# About this exercise
Copy word for word the lines in the records below, starting at the line with "Iran Threatens 'Severe'" and ending at the line with "Nueva normalidad en". Skip the pictures.

# Material for this exercise
━━━━━━━━━━━━━━━━━━━━

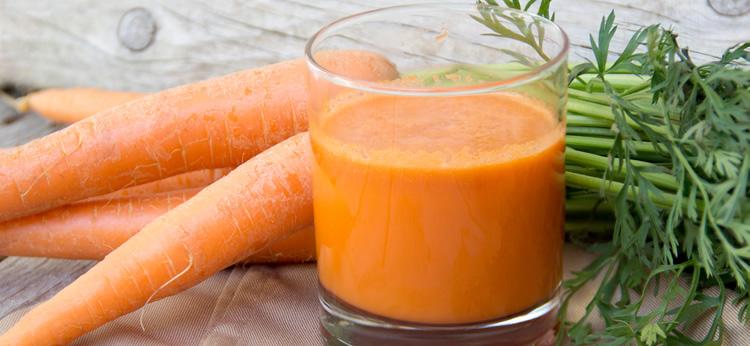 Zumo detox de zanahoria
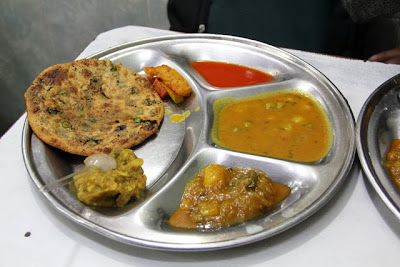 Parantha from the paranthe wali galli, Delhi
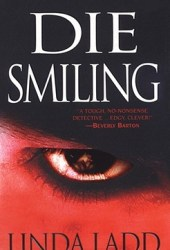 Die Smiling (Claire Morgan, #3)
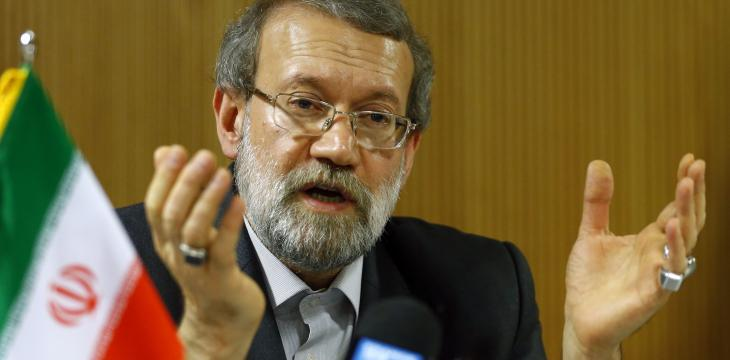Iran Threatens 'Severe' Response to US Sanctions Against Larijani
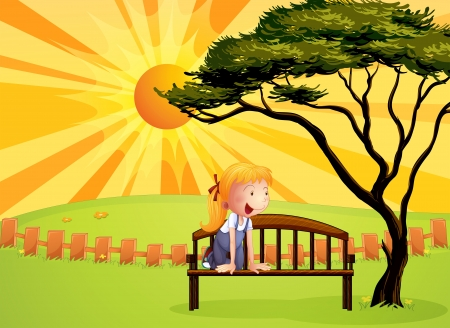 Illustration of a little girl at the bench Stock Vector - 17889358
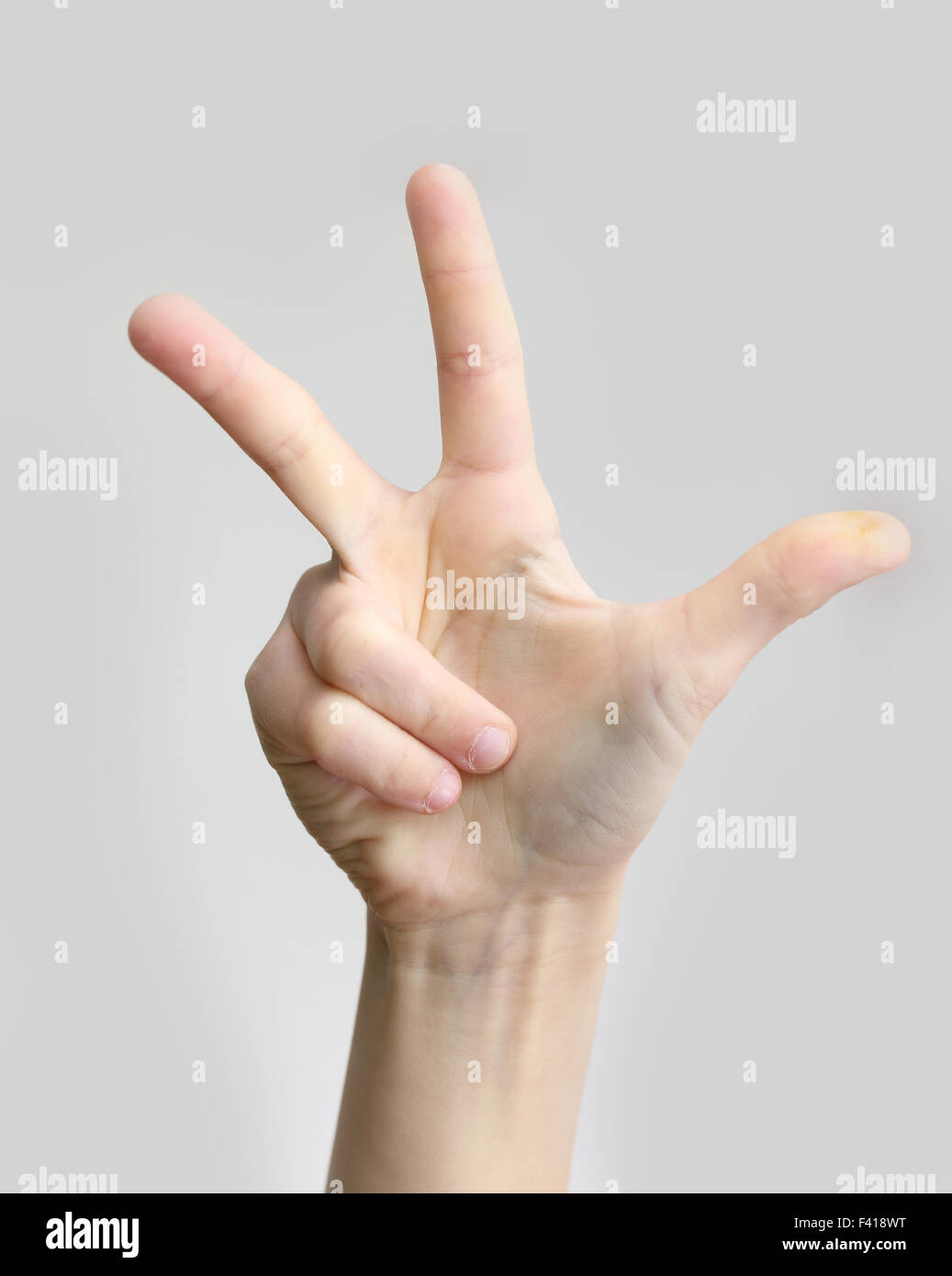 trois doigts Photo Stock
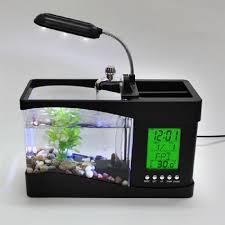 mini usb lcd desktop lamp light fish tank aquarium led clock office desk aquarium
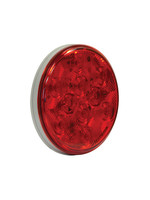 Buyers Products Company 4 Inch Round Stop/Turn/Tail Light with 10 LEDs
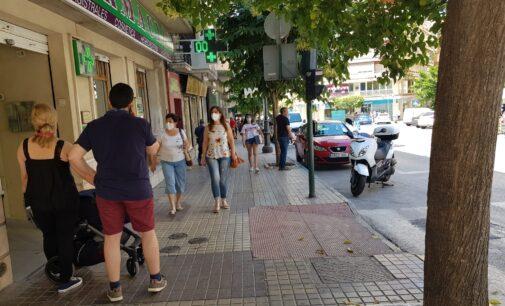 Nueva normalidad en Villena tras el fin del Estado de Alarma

━━━━━━━━━━━━━━━━━━━━

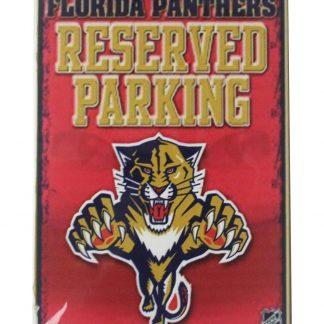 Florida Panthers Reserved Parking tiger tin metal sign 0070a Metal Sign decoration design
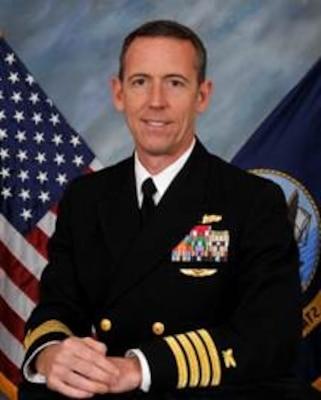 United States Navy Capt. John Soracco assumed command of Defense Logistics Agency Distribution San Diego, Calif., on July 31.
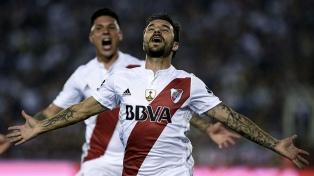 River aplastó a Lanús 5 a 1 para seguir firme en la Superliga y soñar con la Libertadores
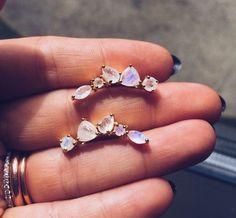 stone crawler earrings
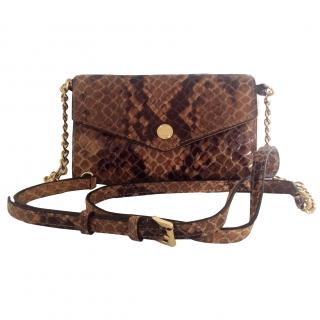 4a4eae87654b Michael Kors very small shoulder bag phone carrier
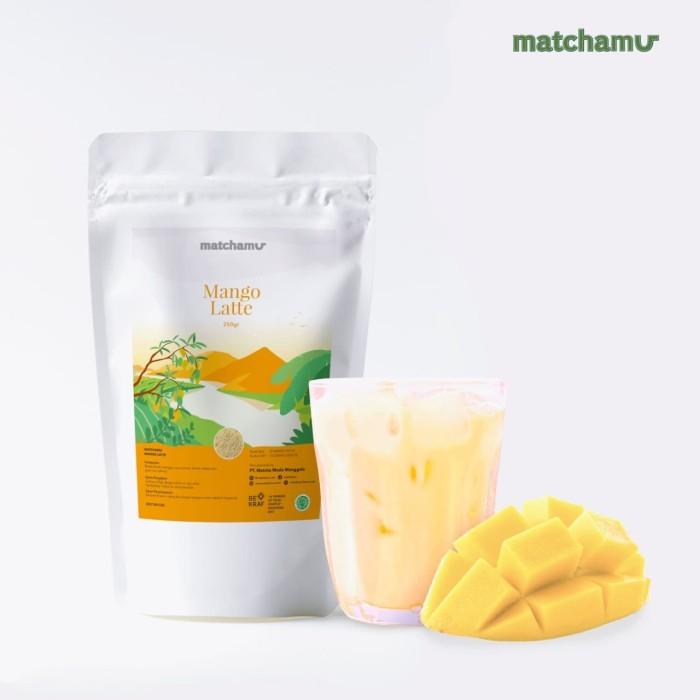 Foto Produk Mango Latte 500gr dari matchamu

━━━━━━━━━━━━━━━━━━━━

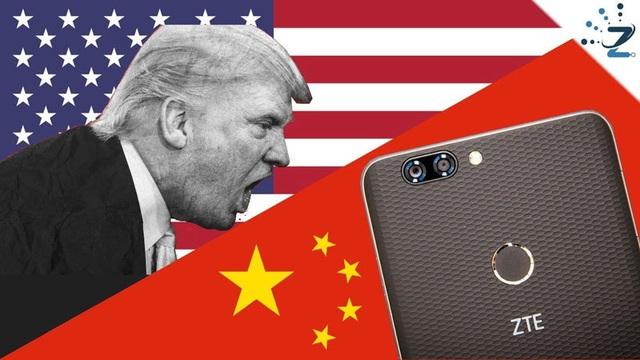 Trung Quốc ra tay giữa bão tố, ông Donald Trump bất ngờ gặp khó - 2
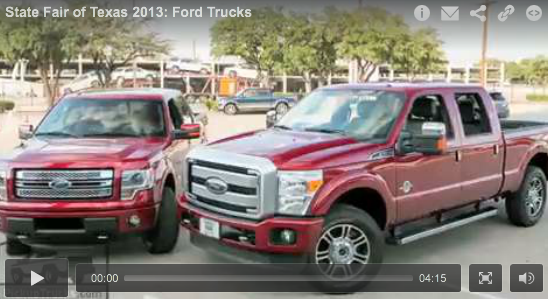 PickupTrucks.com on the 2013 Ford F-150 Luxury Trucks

━━━━━━━━━━━━━━━━━━━━

# Answer for the task
Iran Threatens 'Severe' Response to US Sanctions Against Larijani
 Illustration of a little girl at the bench Stock Vector - 17889358
 trois doigts Photo Stock
 mini usb lcd desktop lamp light fish tank aquarium led clock office desk aquarium
 Buyers Products Company 4 Inch Round Stop/Turn/Tail Light with 10 LEDs
 Nueva normalidad en Villena tras el fin del Estado de Alarma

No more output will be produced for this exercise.